Cassidy rose steadily at Wisconsin Electric: manager of labor relations in 1961; assistant vice president in 1965; vice president – industrial relations in 1967. He was elected senior vice president in 1975 and executive vice president in 1985. In 1989, he became an executive officer of Wisconsin Energy Corporation and a director of Wisconsin Electric and Wisconsin Natural Gas Company. WEC’s Chairman wrote in 1986 “ There are many reasons for WE’s success, but none is more crucial than the qualifications of the men and women who work for Wisconsin Electric and no single person is more responsible for building that set of employees than T.J. Cassidy”
That deep Catholic faith was an enduring thread throughout his life, and his community work reflected it. He served on the board of directors of DePaul Rehabilitation Hospital, and as a director of the Milwaukee Council on Alcoholism, the Silver Spring Neighborhood Center, Pius XI High School, Divine Savior-Holy Angels High School, and the Sisters of the Sorrowful Mother Ministry.
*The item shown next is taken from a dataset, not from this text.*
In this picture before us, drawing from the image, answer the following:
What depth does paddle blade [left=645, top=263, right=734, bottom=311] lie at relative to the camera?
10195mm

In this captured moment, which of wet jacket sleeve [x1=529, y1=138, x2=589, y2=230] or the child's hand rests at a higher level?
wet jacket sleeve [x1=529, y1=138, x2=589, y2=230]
He retired in 1990, and he and his wife became snowbirds at their condo in Bonita Springs, Fla. Tom picked up his wife’s passion for gardening. They enjoyed their homes on 52nd Street, Brook Avenue in ElmGrove, High Ridge in Delafield and Worthington Country Club in Bonita Springs.
Tom and Rita Mae enjoyed making friends and had many dear friends. Tom’s college card club played Sheepshead for more than 70 years.
After Rita Mae died, Tom moved to San Camillo and made a happy home for himself on the 10th floor. He enjoyed the people and his new apartment.
His community work went on. A wide variety of causes gained his support. Often, he saw people in need, less fortunate through no fault of their own.
He supported Native American causes. He saw them as forgotten people. He gave to organizations that helped women find a way out of prostitution. He loved the Boys Club in Chicago.
As his daughter Judith explained: “He felt that if everyone gave a little bit it would make a big difference".